Her contract was put on hold as no event or public gatherings can take place due to the pandemic. This has brought other challenges along with it, as she has to find means of fending for her family expenditures that including rent and food.

“I often wake up in the middle of the night with worries about my next move as the pandemic does not exhibit any signs of easing up,” she says. She adds that she has been forced to sort for manual jobs to keep her family afloat.

Ms.
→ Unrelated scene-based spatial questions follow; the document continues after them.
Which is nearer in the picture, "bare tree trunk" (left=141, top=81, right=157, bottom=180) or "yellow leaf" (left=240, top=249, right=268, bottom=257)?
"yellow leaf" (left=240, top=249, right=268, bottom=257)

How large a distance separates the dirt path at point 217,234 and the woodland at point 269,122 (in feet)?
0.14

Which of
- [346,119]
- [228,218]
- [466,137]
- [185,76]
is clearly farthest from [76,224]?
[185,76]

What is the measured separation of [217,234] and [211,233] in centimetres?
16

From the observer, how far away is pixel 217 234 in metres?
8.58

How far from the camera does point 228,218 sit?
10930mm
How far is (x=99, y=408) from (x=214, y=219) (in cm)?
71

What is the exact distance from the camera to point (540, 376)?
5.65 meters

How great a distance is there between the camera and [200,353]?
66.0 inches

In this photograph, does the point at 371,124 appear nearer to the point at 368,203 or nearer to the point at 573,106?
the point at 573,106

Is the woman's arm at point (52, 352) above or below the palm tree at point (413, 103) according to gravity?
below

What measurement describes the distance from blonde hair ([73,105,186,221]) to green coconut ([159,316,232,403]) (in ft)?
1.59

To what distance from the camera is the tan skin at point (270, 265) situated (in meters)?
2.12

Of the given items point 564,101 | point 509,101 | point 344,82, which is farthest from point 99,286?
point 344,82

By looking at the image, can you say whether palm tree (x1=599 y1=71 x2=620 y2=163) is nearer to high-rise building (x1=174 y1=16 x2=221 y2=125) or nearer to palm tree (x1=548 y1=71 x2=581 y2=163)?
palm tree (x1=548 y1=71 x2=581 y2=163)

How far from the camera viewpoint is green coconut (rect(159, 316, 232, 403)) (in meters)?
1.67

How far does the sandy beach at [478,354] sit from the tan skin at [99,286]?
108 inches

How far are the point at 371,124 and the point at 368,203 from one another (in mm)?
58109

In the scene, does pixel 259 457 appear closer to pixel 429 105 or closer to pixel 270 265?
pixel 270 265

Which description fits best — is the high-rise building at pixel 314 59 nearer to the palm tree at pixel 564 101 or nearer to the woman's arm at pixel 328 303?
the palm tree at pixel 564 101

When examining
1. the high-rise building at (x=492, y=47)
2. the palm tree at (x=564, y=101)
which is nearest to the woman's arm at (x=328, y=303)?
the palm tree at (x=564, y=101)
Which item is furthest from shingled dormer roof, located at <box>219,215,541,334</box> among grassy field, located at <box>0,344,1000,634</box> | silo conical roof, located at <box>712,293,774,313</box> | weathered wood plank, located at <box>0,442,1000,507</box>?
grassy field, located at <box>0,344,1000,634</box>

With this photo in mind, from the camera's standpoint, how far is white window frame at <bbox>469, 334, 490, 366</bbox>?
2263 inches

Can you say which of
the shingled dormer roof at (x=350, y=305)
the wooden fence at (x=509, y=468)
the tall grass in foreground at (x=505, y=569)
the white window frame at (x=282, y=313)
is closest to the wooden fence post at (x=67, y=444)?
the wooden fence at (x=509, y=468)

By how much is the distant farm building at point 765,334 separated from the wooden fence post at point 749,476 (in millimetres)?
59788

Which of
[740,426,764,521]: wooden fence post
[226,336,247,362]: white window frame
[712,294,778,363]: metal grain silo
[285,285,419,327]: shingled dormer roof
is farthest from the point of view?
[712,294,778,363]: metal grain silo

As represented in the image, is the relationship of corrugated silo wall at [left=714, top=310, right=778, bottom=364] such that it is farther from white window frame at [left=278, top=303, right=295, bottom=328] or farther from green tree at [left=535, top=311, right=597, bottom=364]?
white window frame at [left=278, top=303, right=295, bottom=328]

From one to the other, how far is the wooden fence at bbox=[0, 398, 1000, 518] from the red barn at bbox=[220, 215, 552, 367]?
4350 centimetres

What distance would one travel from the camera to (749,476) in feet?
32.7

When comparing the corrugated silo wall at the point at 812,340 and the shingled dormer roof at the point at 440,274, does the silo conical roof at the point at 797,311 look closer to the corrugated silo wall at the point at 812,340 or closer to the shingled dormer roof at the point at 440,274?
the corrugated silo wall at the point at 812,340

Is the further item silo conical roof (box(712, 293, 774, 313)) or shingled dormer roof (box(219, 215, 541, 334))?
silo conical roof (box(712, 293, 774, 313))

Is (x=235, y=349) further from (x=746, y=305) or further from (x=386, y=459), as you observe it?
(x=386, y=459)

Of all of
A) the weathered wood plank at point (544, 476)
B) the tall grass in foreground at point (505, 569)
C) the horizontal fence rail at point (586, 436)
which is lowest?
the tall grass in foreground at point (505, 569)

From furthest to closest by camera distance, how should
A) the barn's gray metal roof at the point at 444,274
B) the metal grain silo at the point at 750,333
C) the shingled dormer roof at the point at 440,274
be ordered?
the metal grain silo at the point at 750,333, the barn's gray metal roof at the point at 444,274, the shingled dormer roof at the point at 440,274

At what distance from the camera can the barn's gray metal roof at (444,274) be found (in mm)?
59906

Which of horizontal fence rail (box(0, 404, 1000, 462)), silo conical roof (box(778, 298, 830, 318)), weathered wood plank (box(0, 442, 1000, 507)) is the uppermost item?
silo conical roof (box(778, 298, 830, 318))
Mary Wahome, a Counseling Psychologist and Programs Director at ‘The Reason to Hope,’ in Karen, Nairobi says that such kind of drastic life changes have an adverse effect on one’s mental status including their family members and if not addressed early can lead to depression among other issues.

“We have had cases of people indulging in substance abuse to deal with the uncertainty and stress brought about by the pandemic, this in turn leads to dependence and also domestic abuse,”

Sam Njoroge , a waiter at a local hotel in Kiambu, has found himself indulging in substance abuse due to challenges he is facing after the hotel he was working in was closed down as it has not yet met the standards required by the MOH to open.

“My day starts at 6am where I go to a local pub, here I can get a drink for as little as Sh30, It makes me suppress the frustration I feel.” he says.

Sam is among the many who have found themselves in the same predicament and resulted to substance abuse finding ways to beat strict measures put in place by the government on the sale of alcohol so as to cope.

Mary says, situations like Sam’s are dangerous and if not addressed early can lead to serious complications, including addiction and dependency, violent behavior and also early death due to health complications.

She has, however, lauded the government for encouraging mental wellness and also launching the Psychological First Aid (PFA) guide in the wake of the virus putting emphasis on the three action principal of look, listen and link. “When we follow this it will be easy to identify an individual in distress and also offer assistance”.

Mary has urged anyone feeling the weight of the virus taking a toll on them not to hesitate but look for someone to talk to.

“You should not only seek help from a specialist but also talk to a friend, let them know what you are undergoing and how you feel, this will help ease their emotional stress and also find ways of dealing with the situation they are facing,” She added

Mary continued to stress on the need to perform frequent body exercises as a form of stress relief, reading and also taking advantage of this unfortunate COVID-19 period to engage in hobbies and talent development.

“Let people take this as an opportunity to kip fit, get in touch with one’s inner self and  also engage in   reading that would  help expand their knowledge.